Start of PASSAGE

Coca-Cola To Discontinue Odwalla Juice

Citing rapid changes in the marketplace, The Coca-Cola Company announced this morning it is discontinuing its cold-pressed juice and smoothie brand Odwalla and its accompanying chilled DSD network at the end of this month.

“This decision was not made lightly and comes at a time when it is more important than ever to evaluate where we can improve efficiencies in our business and operations,” said John Hackett, President, Minute Maid Business Unit, in an emailed statement. “We would like to thank our valued consumers along with our retail and foodservice customers for their enduring partnership.”

The DSD division’s fleet of 230 trucks will be pulled out of service, with Coke’s other brands from the network, which includes Simply and Fairlife, moving to other distributors or to warehouse direct shipping. Approximately 300 employees have been impacted, according to the company.

A company spokesperson said the decision was not related to the COVID-19 pandemic. “As consumers’ needs for functional beverages and fortification have evolved, traditional Natural Health Beverage segments like smoothies have declined,” said the spokesperson in an email.

The California-based beverage company was acquired by Coca-Cola in 2001 in an $181 million deal. Alongside names like Naked and Bolthouse Farms, Odwalla was an early pioneer in bringing super premium juice into conventional grocery cooler sets. The company expanded its product range in recent years, introducing a kombucha-based smoothie line and zero-sugar added varieties.

According to IRI, Odwalla saw sales decline in several segments over the past year, including refrigerated orange juice (down just under 10% through April), refrigerated smoothies (down 15%) and milkshakes (down 7.8%).

Coca-Cola will retain a presence in smoothies (Simply Smoothies), protein shakes (Core Power) and orange juice (Minute Maid/Simply).

End of PASSAGE
Start of DATA UNDER STUDY

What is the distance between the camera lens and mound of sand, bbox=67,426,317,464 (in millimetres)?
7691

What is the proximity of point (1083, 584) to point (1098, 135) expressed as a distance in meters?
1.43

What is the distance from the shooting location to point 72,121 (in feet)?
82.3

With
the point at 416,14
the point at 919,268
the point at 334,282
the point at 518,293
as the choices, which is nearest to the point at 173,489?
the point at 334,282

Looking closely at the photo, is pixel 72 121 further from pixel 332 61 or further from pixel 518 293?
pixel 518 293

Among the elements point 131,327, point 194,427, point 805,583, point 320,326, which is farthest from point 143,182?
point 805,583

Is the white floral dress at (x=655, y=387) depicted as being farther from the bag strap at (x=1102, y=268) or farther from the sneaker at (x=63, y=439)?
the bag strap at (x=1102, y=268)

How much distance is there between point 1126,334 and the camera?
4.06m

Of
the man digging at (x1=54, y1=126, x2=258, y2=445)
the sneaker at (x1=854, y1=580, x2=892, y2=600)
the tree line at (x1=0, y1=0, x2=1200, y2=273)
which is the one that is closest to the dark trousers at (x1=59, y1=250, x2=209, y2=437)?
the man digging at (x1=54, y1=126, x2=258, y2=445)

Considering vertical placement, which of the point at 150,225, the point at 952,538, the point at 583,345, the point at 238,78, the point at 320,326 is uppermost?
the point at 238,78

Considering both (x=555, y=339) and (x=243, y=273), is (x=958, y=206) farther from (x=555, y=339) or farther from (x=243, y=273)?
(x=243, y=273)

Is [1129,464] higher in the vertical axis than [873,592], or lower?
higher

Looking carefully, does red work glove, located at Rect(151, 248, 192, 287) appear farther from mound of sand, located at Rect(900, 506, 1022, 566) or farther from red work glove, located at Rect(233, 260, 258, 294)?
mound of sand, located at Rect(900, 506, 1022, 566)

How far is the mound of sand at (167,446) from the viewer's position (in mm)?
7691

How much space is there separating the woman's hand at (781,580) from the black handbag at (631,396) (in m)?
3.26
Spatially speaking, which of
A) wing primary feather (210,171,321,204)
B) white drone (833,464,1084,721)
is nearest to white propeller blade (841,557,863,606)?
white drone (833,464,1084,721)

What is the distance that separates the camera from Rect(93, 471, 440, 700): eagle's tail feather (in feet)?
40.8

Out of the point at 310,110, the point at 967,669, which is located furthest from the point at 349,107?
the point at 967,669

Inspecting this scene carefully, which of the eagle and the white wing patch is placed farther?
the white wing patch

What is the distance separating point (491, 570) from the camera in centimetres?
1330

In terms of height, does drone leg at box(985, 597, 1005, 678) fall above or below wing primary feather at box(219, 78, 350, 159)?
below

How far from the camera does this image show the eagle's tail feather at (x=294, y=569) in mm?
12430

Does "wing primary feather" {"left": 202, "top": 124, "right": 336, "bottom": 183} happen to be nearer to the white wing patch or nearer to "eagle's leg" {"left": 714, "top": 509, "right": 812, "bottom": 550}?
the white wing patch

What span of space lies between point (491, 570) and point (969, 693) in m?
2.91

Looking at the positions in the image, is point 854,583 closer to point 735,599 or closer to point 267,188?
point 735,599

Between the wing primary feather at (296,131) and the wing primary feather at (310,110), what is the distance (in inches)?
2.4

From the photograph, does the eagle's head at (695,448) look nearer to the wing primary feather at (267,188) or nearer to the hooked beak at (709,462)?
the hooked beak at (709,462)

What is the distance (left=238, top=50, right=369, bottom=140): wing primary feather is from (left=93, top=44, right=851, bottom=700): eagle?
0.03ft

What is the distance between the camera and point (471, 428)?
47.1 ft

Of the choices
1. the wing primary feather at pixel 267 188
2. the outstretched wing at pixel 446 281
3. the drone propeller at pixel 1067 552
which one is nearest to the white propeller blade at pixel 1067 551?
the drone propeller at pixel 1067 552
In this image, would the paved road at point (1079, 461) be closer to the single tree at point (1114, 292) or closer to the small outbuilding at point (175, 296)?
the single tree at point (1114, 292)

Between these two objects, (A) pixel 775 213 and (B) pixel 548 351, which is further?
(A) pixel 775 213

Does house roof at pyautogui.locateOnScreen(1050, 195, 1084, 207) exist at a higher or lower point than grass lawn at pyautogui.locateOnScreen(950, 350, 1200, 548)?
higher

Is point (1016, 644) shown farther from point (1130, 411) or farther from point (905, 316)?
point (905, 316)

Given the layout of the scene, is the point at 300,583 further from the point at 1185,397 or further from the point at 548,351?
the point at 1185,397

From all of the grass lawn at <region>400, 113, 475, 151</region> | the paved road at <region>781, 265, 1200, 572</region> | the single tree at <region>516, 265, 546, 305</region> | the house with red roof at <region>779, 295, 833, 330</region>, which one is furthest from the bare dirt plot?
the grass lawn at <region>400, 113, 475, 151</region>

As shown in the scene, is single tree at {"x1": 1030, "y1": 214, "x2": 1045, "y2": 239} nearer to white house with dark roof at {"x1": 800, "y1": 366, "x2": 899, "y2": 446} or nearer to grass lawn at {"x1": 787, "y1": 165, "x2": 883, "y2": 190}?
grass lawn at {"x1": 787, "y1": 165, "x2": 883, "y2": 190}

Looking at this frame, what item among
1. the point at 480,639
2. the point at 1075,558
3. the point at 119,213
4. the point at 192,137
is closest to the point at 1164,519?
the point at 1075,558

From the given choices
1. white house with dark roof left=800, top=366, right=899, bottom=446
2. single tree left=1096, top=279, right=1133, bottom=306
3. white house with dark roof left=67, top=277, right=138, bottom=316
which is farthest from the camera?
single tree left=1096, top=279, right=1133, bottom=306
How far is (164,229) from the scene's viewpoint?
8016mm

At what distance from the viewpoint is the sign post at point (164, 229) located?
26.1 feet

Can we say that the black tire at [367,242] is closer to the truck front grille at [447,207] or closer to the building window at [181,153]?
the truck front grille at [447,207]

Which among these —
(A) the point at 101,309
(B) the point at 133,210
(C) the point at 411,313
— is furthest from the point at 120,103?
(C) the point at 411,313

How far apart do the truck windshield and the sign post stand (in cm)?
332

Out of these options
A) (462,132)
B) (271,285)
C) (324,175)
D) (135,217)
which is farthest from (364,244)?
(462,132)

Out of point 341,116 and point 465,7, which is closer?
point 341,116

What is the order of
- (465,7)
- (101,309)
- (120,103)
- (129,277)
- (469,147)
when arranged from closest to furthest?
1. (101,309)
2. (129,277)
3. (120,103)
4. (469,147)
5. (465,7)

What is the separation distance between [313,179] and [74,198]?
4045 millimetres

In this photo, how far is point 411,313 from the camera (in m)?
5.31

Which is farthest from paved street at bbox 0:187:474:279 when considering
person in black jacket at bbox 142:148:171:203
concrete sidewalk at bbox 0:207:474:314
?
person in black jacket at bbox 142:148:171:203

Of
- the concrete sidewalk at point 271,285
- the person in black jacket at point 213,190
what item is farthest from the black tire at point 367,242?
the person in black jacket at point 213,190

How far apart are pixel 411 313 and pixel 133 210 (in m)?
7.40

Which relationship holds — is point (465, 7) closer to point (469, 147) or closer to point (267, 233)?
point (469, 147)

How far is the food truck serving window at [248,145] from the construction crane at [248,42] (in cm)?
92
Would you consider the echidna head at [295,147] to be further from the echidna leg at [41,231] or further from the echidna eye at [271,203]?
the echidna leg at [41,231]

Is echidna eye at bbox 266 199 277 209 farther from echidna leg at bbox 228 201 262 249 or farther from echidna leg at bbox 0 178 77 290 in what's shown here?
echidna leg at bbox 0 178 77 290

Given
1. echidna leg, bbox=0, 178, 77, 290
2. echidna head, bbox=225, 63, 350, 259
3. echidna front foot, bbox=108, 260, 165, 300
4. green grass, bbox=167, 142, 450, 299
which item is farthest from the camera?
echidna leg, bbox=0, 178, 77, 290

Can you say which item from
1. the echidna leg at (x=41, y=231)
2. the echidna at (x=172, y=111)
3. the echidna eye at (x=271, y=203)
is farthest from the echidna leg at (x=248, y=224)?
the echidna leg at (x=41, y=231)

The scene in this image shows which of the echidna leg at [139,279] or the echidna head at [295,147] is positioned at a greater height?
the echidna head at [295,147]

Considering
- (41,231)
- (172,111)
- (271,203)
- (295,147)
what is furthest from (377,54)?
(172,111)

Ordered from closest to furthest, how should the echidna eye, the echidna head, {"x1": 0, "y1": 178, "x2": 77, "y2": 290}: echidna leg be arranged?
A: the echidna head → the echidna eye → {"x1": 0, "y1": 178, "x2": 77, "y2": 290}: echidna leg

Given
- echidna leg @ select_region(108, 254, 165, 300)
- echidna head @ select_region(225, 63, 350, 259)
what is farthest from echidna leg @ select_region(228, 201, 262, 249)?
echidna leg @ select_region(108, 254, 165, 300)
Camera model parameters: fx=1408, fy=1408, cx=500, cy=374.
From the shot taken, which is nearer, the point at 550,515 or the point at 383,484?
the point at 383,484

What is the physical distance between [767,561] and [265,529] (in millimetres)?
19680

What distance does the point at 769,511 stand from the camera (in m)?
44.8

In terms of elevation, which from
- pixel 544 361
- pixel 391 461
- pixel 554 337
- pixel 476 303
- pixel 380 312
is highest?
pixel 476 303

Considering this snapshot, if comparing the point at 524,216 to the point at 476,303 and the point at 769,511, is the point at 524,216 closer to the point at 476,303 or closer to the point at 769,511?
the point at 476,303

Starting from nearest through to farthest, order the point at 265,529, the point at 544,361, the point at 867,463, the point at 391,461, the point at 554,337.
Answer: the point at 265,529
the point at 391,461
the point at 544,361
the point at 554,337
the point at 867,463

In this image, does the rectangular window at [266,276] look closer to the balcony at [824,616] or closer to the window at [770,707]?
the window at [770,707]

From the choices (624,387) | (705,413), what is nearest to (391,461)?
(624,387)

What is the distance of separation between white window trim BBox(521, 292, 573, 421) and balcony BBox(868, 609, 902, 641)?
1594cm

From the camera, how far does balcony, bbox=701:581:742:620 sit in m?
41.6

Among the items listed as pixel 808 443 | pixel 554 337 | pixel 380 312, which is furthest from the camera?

End of DATA UNDER STUDY

→ QUESTIONS TO ANSWER:
(a) Reproduce the passage of the Odwalla article word for word, everything from "The DSD division’s" down to "to the company.".
(b) Extend the article on Coca-Cola discontinuing Odwalla, beginning after its last sentence.

→ ANSWER LIST:
(a)
The DSD division’s fleet of 230 trucks will be pulled out of service, with Coke’s other brands from the network, which includes Simply and Fairlife, moving to other distributors or to warehouse direct shipping. Approximately 300 employees have been impacted, according to the company.

(b)
Jim Watson, senior analyst for beverages at Rabobank, noted that despite hopes that super premium products could help drive growth, the juice category has stagnated as consumers perceive it as a high sugar, high calorie product that no longer carries the health halo it once enjoyed. In the wake of the pandemic, the impetus for large corporations to cut loose brands and products whose performance doesn’t justify the resources committed may also be stronger, he said.

But Watson added that Coke’s decision to discontinue its refrigerated DSD network suggests that large corporations may be losing their ambition to create large-scale cold chain distribution systems. Last October, Peet’s Coffee announced it was discontinuing its refrigerated cold brew line — along with Coldcraft, its in-house cold chain distributor for select markets — to focus on its shelf-stable RTD coffees, which are serviced through its partnership with Keurig Dr Pepper (KDP).

In the future, he noted, companies may take a closer look at return on investment for refrigerated products and require that they “earn that distribution.”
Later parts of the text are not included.